Article:
But the “Big Red Book” of ACA handed me a different manual. It says, “We stay in abusive relationships because they resemble how we were raised.” (BRB p. 197).
When I read that, it hit me harder than a bass drum in a rock ballad. I wasn’t just unlucky; I was comfortable. The chaos, the walking on eggshells, the emotional volatility—it all felt like home because it was exactly what I grew up with. I was seeking out the familiar, even though the familiar was painful.
The cycle was always the same. We’d be going along, and things would seem smooth. Then, suddenly—”Bam!”—the rug would get pulled out. Maybe it was a sudden rage, a silent treatment, or a harsh criticism. I would feel betrayed, but worse, I would feel stupid. How did I let this happen again? I’d ask myself. Why did I trust that this time would be different?
The turning point came when I finally realized that I couldn’t fix the clock. In my last bad relationship, the “hands stopped moving.” The dynamic had frozen into a permanent state of disrespect. No amount of my engineering, my pleading, or my “being good” was going to make those gears turn again.
The beauty of the ACA program is that it taught me I am no longer a trapped child. When we were kids, we had to endure the dysfunction because we needed our caregivers to survive. We couldn’t pack a bag and leave. But as adults? We have choices.

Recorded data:
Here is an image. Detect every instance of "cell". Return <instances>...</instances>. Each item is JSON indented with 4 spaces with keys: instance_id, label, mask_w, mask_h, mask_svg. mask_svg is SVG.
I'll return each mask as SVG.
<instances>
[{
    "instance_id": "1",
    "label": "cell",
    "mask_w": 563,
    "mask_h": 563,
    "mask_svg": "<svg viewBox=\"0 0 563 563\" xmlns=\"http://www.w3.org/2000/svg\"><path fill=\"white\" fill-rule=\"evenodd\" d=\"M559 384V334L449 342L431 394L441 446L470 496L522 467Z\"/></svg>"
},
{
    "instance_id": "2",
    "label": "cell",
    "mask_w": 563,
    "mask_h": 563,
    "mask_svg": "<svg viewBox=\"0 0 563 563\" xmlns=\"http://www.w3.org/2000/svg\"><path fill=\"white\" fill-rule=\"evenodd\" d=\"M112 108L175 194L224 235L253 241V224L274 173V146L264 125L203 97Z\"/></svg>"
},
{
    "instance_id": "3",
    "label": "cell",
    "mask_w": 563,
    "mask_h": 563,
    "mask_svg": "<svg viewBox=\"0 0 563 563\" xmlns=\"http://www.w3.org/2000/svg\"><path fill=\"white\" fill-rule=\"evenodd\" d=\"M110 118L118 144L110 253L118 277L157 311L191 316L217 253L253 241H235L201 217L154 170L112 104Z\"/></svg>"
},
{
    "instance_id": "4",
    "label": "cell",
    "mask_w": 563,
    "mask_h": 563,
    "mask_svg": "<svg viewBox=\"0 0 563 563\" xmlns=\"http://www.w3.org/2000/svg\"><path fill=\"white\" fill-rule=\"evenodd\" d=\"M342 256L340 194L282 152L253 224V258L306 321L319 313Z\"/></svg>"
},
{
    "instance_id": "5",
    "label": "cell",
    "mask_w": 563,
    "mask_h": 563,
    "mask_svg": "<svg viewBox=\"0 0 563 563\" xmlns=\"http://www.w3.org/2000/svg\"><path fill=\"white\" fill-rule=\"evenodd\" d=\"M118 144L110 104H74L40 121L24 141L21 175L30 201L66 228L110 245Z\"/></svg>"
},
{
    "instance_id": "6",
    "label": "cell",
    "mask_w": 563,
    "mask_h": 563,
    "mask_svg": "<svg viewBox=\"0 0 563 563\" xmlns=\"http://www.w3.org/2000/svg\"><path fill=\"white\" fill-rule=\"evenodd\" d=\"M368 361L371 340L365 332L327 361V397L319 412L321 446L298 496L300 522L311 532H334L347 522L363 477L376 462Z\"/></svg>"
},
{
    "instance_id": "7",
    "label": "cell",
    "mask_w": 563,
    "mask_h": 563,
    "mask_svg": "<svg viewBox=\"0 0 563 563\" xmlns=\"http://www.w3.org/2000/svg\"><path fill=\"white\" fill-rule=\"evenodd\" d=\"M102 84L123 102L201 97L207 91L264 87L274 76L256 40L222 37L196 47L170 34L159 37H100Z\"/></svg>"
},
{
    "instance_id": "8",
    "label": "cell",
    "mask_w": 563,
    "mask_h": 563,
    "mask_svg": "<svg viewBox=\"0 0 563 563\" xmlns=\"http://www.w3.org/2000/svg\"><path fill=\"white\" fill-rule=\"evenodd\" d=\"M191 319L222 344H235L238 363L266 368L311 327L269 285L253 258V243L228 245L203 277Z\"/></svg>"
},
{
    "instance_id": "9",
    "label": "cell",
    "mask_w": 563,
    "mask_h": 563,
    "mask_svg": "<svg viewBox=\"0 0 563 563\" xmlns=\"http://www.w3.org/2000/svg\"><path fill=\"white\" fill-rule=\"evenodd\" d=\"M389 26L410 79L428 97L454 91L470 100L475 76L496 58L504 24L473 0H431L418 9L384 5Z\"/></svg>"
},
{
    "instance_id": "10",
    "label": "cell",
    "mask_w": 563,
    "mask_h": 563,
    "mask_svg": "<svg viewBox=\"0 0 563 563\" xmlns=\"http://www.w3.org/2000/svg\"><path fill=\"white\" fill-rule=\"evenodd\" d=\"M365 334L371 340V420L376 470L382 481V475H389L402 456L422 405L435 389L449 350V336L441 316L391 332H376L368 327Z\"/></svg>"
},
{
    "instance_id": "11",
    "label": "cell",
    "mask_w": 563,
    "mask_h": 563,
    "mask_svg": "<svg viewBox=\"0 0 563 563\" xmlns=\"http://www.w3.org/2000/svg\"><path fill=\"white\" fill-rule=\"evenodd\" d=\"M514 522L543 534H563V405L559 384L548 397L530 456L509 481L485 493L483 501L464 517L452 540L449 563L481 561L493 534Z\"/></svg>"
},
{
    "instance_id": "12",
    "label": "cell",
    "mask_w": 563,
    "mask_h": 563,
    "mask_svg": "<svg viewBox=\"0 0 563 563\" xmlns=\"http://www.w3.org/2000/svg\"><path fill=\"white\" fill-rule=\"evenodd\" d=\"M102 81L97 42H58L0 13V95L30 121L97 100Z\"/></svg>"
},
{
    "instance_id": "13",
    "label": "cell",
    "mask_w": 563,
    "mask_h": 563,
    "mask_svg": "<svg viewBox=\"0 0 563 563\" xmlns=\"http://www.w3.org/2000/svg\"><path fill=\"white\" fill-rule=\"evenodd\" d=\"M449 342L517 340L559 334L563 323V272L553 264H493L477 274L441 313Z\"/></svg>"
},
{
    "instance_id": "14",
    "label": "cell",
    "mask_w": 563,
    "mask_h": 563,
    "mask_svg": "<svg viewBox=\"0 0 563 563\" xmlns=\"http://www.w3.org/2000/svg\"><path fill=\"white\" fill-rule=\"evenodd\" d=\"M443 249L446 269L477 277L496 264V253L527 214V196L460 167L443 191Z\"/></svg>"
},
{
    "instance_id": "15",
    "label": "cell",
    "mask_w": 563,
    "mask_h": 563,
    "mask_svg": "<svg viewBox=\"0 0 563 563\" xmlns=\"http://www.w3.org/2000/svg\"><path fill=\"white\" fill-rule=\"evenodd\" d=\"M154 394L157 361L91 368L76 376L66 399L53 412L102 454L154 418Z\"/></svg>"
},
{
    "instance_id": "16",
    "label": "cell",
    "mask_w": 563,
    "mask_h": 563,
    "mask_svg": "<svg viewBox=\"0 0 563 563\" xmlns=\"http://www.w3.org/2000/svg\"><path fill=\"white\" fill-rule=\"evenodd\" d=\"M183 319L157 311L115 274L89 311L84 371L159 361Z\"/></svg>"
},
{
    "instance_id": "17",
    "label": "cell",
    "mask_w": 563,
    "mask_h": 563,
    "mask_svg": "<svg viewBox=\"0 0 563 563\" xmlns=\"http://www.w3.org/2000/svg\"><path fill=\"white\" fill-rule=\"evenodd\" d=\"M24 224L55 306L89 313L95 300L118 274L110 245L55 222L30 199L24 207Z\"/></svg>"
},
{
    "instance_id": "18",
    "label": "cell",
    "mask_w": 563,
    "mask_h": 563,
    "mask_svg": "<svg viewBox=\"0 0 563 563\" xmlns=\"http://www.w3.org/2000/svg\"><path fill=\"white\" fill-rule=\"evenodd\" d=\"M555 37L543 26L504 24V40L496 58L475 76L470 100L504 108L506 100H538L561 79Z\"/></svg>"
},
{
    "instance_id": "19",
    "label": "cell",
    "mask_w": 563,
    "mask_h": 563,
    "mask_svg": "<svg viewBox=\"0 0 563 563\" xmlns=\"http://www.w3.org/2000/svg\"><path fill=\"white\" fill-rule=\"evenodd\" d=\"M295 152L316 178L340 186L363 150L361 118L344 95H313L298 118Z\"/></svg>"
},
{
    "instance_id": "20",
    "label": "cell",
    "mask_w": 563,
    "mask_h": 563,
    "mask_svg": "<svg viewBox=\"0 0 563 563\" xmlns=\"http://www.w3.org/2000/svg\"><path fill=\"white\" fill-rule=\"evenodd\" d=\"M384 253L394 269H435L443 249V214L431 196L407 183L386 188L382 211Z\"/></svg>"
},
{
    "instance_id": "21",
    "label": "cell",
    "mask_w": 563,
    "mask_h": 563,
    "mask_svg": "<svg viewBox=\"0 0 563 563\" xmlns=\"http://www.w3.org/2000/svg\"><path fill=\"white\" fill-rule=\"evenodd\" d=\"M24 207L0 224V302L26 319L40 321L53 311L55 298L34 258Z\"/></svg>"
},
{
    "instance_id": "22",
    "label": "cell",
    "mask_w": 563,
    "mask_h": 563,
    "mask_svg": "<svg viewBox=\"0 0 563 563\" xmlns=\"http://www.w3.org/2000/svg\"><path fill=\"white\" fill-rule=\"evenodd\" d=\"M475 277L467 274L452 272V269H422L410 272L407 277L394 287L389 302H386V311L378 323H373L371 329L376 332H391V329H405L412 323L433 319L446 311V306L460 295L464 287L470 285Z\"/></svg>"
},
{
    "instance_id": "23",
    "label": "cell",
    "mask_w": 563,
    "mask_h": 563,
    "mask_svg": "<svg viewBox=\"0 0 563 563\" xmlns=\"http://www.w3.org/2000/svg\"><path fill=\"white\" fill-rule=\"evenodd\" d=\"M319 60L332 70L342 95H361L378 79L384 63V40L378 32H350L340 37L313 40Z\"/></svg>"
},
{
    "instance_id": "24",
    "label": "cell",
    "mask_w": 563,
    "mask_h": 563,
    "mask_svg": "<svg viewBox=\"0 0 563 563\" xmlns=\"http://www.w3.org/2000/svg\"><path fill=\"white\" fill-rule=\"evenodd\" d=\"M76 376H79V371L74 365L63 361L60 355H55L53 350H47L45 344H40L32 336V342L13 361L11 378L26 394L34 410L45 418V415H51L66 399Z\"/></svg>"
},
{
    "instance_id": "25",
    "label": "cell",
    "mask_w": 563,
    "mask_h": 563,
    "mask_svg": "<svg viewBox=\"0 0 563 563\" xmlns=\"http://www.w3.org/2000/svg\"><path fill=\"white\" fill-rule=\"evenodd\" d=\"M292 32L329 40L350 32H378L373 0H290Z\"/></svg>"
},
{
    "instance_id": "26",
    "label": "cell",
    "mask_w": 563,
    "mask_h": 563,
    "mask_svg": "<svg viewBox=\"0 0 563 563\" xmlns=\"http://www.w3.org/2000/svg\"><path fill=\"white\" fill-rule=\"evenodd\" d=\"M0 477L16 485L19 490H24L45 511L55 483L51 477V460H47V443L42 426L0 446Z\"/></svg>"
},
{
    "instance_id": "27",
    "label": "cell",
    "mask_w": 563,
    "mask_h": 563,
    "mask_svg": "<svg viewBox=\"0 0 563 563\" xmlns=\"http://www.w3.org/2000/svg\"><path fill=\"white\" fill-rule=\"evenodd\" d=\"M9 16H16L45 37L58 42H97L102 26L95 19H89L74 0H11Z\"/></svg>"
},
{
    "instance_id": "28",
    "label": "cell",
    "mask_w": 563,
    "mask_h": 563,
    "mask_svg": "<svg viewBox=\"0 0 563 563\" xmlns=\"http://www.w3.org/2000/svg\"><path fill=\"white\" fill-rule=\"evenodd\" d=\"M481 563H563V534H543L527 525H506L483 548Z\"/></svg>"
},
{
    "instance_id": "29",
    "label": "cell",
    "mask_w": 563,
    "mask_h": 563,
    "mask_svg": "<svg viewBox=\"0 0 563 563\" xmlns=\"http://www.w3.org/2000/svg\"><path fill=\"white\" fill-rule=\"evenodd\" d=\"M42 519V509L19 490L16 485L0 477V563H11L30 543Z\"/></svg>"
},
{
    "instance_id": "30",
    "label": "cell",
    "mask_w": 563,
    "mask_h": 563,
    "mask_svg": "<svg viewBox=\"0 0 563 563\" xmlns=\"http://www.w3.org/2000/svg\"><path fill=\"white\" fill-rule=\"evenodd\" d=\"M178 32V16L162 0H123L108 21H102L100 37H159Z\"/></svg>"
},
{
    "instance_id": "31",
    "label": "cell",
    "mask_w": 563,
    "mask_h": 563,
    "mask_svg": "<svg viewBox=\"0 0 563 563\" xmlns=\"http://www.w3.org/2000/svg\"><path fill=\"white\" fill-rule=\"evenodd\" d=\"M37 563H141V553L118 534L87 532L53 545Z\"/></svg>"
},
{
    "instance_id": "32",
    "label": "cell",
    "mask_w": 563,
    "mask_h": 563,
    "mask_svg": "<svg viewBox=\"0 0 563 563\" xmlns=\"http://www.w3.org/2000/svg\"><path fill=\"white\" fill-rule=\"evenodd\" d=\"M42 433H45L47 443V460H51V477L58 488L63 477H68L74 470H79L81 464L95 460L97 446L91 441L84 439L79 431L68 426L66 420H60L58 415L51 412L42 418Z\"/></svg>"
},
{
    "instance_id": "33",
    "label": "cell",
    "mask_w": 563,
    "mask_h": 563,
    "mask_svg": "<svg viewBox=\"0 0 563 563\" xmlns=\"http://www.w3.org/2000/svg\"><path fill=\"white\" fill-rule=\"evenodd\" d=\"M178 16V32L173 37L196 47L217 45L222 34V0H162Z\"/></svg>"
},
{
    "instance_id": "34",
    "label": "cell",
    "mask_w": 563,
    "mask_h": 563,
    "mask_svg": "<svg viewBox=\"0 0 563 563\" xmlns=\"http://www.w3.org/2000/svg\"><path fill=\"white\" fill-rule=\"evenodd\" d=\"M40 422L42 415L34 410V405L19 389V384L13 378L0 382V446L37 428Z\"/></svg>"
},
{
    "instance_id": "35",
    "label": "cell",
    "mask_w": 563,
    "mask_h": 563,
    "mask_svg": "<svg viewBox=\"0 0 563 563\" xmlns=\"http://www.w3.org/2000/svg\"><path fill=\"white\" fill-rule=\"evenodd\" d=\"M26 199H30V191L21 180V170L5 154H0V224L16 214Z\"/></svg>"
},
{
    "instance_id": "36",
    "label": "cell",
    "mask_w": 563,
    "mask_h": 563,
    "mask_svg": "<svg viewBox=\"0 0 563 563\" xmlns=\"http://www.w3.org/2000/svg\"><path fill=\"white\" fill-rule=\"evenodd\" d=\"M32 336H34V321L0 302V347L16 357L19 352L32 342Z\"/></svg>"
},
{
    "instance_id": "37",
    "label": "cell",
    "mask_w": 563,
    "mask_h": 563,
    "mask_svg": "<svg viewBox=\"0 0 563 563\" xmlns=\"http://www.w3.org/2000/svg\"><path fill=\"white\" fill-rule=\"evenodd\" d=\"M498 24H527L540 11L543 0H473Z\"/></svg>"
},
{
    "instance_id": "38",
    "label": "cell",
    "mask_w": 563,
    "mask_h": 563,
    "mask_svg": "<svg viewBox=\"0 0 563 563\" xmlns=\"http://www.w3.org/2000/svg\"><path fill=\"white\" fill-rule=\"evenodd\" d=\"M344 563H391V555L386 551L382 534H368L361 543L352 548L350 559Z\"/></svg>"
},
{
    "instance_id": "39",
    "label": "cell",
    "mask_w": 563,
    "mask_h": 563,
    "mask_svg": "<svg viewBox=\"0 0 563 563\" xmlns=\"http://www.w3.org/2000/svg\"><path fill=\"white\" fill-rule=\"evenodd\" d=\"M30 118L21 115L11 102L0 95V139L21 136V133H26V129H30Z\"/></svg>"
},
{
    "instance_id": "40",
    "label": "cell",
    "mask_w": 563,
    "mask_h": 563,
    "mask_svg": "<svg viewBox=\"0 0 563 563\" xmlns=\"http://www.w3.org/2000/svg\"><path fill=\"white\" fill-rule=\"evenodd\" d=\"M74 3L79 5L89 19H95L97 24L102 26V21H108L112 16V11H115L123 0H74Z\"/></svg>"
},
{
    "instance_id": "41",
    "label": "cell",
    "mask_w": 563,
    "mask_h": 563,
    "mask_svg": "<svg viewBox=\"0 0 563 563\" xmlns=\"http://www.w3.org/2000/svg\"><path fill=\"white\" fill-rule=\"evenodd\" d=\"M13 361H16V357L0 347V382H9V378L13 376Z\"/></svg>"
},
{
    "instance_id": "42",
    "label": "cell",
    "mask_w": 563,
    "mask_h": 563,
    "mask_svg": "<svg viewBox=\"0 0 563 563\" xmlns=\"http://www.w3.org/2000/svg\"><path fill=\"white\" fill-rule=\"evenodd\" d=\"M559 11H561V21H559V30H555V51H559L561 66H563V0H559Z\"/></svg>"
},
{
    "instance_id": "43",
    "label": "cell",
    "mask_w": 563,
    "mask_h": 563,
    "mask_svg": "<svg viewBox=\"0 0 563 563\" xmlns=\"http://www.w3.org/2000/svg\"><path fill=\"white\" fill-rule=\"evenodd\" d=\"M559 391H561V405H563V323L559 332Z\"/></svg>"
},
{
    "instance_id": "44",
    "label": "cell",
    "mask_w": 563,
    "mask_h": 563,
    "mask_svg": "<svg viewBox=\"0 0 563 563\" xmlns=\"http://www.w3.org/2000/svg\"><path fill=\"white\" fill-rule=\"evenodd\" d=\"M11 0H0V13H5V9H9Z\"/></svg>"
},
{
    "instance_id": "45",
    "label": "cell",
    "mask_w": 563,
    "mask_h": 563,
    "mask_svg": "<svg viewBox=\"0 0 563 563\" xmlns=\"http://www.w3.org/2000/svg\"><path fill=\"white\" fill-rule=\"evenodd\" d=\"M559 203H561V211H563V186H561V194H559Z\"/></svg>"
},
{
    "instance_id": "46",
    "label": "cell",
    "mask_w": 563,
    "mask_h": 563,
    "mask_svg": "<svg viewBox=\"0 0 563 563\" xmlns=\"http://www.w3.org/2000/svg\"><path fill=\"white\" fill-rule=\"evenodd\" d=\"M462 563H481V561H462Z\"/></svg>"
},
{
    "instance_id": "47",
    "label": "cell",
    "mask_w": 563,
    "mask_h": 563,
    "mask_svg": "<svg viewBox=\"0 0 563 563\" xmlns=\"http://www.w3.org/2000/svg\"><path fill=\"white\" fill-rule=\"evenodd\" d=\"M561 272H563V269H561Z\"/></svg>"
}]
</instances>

Tasks to perform:
**1)** Answer these questions from the essay about abusive relationships:
(a) Which page of the "Big Red Book" is cited for the quote?
(b) What three things does the writer list as ways the rug could get pulled out?
(c) According to the essay, why did we have to endure the dysfunction as kids?
**2)** Write the next part of the essay about abusive relationships, picking up right after "We have choices."

Solved problems:
**1)**
(a) Page 197.
(b) A sudden rage, a silent treatment, or a harsh criticism.
(c) Because we needed our caregivers to survive.

**2)**
I learned that I have the power to remove myself. I learned that there are safe havens. Sometimes that safe haven is a backcountry trail shelter, but often, for me, it was simply the sanctuary of an ACA meeting. Sitting in those folding chairs, surrounded by fellow travelers who nodded in understanding, I realized I didn’t have to wait for the other person to change. I could change my location.
Today, my life is no longer defined by the ticking anxiety of “what happens next?” It’s defined by the peace of a morning walk in the woods, the satisfaction of a home-cooked meal shared with safe friends, and the joy of sleeping soundly through the night.
I know now that I deserve to be treated with dignity. I don’t have to analyze why someone is hurting me; I just have to know that I don’t have to stay for it.
On this day, if you find yourself staring at a broken clock, waiting for it to tell the right time, remember: you are free to walk out of the room. You can choose the best path for your emotional health. You can choose you.